» SUPPLIED PASSAGE:

- Born: 24 October 1991 (age 34)
- Website: https://mbrid01.wixsite.com/monamour-monaroom

= Monami Ohno =

Japanese sculpture artist

Monami Ohno (born 24 October 1991) is a Japanese contemporary artist and sculptor who works with cardboard to create intricate sculptures. Subjects of her sculptures are varied, including vehicles, tanks, monsters like Godzilla, instruments, and realistic looking food packaging.

== Career ==
Ohno attended the Osaka University of Arts, she had become inspired to become an animator after watching Neon Genesis Evangelion. She first began working with cardboard during a stop motion animation assignment. Wanting to save money, she began working with the cardboard boxes that her Amazon orders arrived in. Her work received positive feedback and she began to focus on creating more cardboard sculptures.

Originally Ohno's work was flat, as she struggled to produce 3D shapes out of the material. But as her skills developed, the scale and complexity of the figures grew. When beginning a work, she draws a rough sketch on cardboard to figure out the scale before cutting out the design. When assembling her sculptures she uses glue and water to help shape cardboard. To create depth in her sculptures Ohno cuts the surface layer of the cardboard, exposing the corrugated inside.

In 2023 her work was featured in The Hidden World of Stationery Art exhibition held in Nihombashi Takashimaya Shopping Center.

In 2024 a solo exhibition of her work was held at the Kaiyodo Space Factory Nankoku. Another solo exhibition was held in May, in Kichijoji, Tokyo.

» TASK INSTRUCTIONS:
A) In the Monami Ohno article, what reason is given for Ohno starting to work with the cardboard boxes her Amazon orders arrived in? Answer in one to three sentences.
B) Answer these questions from the Monami Ohno article, one per line:
(i) Which university did Ohno attend?
(ii) Watching what made her want to become an animator?
(iii) Where was The Hidden World of Stationery Art exhibition held in 2023?
C) Quote the Monami Ohno article between "- Born: 24 October" and "more cardboard sculptures.", inclusive.
None of the items after this point are needed.

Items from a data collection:

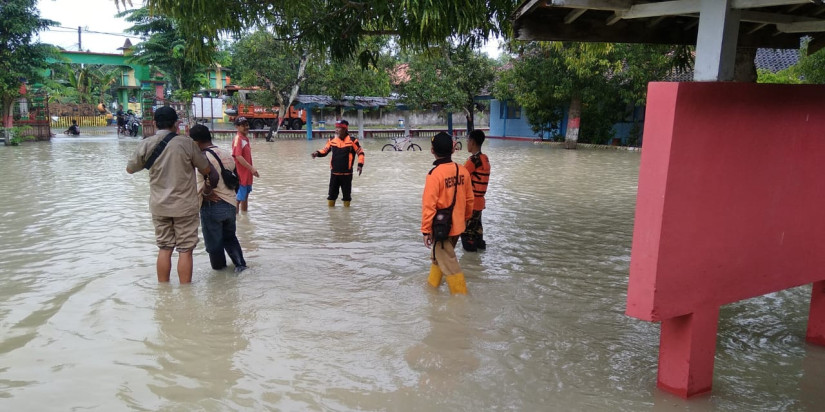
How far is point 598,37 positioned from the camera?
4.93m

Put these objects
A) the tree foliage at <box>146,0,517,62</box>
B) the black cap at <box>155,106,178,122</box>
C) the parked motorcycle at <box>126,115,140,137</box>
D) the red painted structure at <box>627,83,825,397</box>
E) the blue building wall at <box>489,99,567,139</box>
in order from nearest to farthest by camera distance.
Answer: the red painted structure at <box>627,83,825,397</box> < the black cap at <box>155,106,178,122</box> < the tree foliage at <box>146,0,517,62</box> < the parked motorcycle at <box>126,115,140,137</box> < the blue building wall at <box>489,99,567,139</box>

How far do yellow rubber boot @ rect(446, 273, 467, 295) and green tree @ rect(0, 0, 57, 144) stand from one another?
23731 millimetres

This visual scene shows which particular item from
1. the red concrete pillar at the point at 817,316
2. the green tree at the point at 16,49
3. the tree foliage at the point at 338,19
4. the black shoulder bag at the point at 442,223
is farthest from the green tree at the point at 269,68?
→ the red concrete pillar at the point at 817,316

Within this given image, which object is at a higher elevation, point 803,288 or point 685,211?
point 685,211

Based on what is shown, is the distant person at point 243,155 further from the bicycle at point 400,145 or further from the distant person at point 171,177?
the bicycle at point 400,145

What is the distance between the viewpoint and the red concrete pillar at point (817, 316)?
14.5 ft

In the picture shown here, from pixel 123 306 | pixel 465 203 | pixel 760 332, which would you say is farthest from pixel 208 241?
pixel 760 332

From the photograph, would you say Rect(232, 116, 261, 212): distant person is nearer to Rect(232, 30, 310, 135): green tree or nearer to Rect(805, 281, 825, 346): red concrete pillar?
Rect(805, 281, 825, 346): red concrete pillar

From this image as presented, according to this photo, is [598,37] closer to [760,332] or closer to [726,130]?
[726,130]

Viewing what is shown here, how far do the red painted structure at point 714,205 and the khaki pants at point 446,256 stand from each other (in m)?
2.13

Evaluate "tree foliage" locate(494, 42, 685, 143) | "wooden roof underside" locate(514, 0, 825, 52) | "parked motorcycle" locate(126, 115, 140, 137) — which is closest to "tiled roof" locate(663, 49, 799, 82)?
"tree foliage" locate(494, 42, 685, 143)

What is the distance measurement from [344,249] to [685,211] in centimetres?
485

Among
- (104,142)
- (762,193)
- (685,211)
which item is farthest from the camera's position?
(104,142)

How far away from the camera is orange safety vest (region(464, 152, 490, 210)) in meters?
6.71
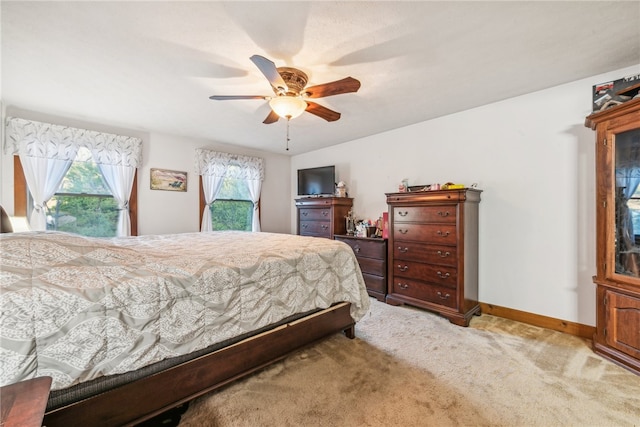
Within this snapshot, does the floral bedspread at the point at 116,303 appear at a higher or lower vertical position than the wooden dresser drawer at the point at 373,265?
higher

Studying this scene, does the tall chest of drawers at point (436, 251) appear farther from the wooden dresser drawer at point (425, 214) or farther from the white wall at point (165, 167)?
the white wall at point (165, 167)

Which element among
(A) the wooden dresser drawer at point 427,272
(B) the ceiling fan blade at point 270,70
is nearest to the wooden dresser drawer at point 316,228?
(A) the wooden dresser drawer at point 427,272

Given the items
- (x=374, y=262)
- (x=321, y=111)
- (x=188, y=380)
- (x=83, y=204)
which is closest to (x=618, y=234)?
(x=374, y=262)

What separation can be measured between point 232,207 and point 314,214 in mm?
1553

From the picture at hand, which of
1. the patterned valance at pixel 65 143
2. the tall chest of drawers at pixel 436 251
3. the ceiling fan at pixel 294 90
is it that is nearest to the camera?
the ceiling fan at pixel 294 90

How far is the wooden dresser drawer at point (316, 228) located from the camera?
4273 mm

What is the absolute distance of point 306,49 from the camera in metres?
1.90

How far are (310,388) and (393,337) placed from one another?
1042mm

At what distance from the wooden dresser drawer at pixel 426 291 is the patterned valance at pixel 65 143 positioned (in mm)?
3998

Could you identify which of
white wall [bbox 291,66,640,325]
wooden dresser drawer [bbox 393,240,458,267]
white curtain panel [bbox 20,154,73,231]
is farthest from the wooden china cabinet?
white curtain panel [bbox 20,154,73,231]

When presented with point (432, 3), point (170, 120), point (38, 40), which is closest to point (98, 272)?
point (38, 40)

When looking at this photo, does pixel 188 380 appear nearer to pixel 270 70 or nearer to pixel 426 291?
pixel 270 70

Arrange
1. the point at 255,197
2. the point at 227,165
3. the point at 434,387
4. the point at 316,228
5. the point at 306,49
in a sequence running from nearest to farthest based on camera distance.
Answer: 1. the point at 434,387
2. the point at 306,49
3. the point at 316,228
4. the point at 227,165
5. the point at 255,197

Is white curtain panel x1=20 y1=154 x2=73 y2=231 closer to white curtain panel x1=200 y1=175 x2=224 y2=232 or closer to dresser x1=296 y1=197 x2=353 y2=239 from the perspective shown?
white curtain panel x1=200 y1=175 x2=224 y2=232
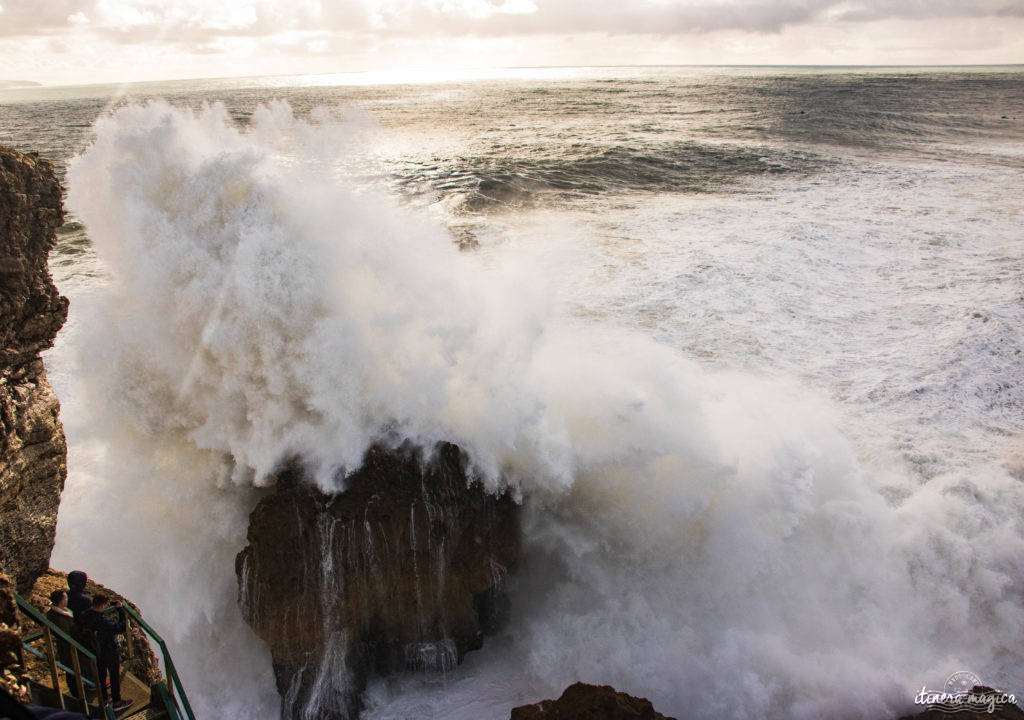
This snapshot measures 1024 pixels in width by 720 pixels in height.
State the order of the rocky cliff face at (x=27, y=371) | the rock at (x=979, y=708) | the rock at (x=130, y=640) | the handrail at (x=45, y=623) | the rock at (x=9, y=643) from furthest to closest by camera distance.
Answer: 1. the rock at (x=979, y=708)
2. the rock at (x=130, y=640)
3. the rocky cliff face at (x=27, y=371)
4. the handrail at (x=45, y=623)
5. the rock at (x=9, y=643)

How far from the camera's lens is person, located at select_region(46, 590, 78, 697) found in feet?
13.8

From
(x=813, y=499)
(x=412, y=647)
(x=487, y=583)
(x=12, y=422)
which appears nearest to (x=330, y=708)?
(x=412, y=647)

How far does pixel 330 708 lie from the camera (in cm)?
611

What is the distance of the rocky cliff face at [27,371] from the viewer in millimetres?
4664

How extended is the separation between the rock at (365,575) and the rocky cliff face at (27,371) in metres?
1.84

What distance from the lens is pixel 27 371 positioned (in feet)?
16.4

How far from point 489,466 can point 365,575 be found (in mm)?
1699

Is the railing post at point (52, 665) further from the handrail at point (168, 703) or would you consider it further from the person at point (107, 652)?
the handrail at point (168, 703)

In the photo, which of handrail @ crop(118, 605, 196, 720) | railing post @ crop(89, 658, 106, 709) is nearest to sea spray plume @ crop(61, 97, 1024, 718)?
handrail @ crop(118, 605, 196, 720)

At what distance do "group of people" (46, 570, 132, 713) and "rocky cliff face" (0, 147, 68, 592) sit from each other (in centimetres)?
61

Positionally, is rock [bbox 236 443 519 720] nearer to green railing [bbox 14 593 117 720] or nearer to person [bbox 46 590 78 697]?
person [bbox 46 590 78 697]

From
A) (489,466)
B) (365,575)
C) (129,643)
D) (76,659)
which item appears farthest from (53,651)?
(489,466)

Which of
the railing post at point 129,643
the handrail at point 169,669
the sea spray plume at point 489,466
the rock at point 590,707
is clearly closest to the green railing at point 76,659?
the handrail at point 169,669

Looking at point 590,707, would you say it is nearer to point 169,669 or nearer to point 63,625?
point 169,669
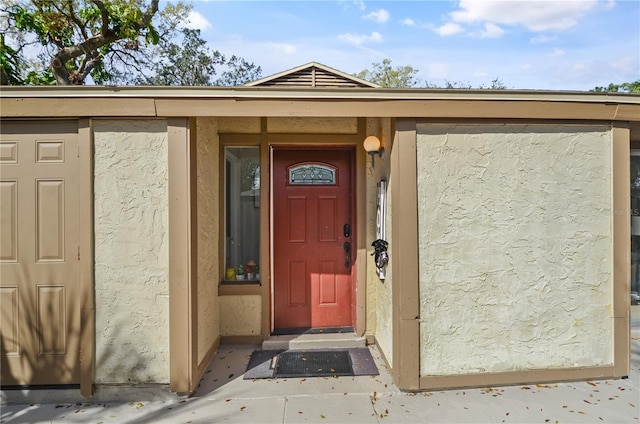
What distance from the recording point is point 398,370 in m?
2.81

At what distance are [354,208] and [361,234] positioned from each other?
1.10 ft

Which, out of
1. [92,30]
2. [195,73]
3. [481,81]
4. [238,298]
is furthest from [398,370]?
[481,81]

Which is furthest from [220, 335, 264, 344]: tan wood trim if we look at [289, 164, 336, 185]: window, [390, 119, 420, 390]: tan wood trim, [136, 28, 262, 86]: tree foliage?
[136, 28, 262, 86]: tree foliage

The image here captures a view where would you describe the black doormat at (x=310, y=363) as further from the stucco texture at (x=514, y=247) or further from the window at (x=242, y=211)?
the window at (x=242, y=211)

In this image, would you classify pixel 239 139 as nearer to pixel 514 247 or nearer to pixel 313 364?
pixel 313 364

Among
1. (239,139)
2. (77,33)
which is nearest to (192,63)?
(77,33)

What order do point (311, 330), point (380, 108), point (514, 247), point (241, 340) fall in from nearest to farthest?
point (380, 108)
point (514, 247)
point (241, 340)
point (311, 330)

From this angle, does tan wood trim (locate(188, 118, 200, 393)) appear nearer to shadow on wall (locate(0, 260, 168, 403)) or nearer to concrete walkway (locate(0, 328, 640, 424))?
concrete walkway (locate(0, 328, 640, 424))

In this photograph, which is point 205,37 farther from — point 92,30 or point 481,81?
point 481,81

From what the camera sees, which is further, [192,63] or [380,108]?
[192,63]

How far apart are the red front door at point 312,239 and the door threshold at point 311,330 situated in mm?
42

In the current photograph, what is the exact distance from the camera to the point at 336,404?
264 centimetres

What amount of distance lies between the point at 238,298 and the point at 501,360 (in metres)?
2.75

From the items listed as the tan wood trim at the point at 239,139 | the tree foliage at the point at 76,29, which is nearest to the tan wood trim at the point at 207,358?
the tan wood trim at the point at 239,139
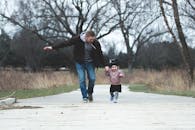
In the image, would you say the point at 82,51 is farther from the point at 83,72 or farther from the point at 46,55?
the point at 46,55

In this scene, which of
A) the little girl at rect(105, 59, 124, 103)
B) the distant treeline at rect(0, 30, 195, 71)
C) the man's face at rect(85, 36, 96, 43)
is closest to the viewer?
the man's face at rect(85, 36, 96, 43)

» ANSWER SET:
A) She wanted to save money. That is why she started using the cardboard boxes her Amazon orders came in.

B)
(i) The Osaka University of Arts.
(ii) Neon Genesis Evangelion.
(iii) Nihombashi Takashimaya Shopping Center.

C)
- Born: 24 October 1991 (age 34)
- Website: https://mbrid01.wixsite.com/monamour-monaroom

= Monami Ohno =

Japanese sculpture artist

Monami Ohno (born 24 October 1991) is a Japanese contemporary artist and sculptor who works with cardboard to create intricate sculptures. Subjects of her sculptures are varied, including vehicles, tanks, monsters like Godzilla, instruments, and realistic looking food packaging.

== Career ==
Ohno attended the Osaka University of Arts, she had become inspired to become an animator after watching Neon Genesis Evangelion. She first began working with cardboard during a stop motion animation assignment. Wanting to save money, she began working with the cardboard boxes that her Amazon orders arrived in. Her work received positive feedback and she began to focus on creating more cardboard sculptures.